Revenue of Moa Joint Venture and Fort Site is composed of revenue recognized by the Moa Joint Venture at Sherritt's 50% share, which is equity-accounted and included in share of earnings (loss) of Moa Joint Venture, net of tax, and revenue recognized by Fort Site, which is included in consolidated revenue. For additional information, see the Non-GAAP and other financial measures section in the MD&A.

(2)

Not meaningful (nm).

(3)

For additional information see the Non-GAAP and other financial measures section.

(4)

Excludes redirections of dividends from Sherritt's joint venture partner.

(5)

Average standard grade cobalt published price per Fastmarkets MB.

Despite additional measures taken to protect employees, suppliers and various stakeholders at operations at Moa and at the refinery in Fort Saskatchewan since the start of the pandemic in March 2020, the significant rise in the number of cases as a result of the spread of the Delta variant of COVID-19 negatively impacted mining operations and transportation activities in Q3 2021.

Most notably at Moa, the considerable increase in the number of COVID-19 cases in the Holguin province of Cuba adversely affected mining activities and delayed shipment of mixed sulphides. While these developments had minimal impact on mixed sulphides production in the quarter, measures to recover ore stockpiling inventory, including the use of contract mining services, have been implemented in advance of the traditional rainy season at Moa. Mixed sulphides production at the Moa JV in Q3 2021 was 4,666 tonnes, essentially unchanged from the 4,671 tonnes produced in Q3 2020.

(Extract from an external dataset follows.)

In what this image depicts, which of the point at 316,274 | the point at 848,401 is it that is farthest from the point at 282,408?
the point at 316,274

At the refinery in Fort Saskatchewan, the rise in number of COVID-19 cases in Alberta coupled with reduced contractor availability resulted in the rescheduling and extension of the full-facility shutdown by two additional days than originally anticipated. This year's shutdown lasted 13 days compared to the typical five-day annual shutdowns, and included all of the refinery and utility plants. Full-facility shutdowns occur once every six years.

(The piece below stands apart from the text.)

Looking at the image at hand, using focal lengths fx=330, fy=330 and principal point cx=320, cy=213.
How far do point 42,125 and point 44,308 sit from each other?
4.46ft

Refinery operations were also disrupted by unplanned maintenance activities due to equipment and service failures in advance of the full-facility shutdown. Subsequent to the shutdown, repairs to the cobalt reduction autoclave nozzle were required, resulting in a temporary reduction in plant capacity.

As a result of the cumulative impact of these developments, finished nickel production in Q3 2021 totaled 2,908 tonnes, down 22% from the 3,750 tonnes produced in Q3 2020 while finished cobalt production for Q3 2021 was 334 tonnes, down 18% from the 409 tonnes produced in Q3 2020.

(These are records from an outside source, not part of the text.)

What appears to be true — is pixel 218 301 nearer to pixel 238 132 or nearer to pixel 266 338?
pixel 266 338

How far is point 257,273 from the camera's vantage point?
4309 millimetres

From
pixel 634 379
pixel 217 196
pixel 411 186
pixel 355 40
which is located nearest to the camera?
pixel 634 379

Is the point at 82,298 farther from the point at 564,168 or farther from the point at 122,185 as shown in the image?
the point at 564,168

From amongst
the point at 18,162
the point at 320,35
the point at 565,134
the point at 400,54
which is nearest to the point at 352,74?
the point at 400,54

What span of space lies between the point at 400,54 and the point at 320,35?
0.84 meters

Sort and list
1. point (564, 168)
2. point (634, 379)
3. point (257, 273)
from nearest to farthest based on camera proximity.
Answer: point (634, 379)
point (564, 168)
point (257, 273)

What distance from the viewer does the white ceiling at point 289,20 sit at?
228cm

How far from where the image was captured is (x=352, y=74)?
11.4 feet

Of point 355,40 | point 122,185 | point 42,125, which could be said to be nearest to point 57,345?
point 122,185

Finished nickel and cobalt production for the nine-month period of 2021 were 11,326 tonnes and 1,287 tonnes, respectively. The totals compare to 11,733 tonnes and 1,234 tonnes for the same period of 2020. As a result of developments in Q3 and anticipated performance through the balance of the year, Sherritt has adjusted its guidance for 2021 and now expects to produce 31,000 – 32,000 tonnes of nickel (100% basis). Guidance for cobalt production is unchanged at 3,300 – 3,600 tonnes (100% basis).

Sales volume for finished nickel and cobalt in Q3 2021 were down 16% and 26%, respectively, from last year. The year-over-year decrease was due to lower production volumes and the impact of the full-facility shutdown.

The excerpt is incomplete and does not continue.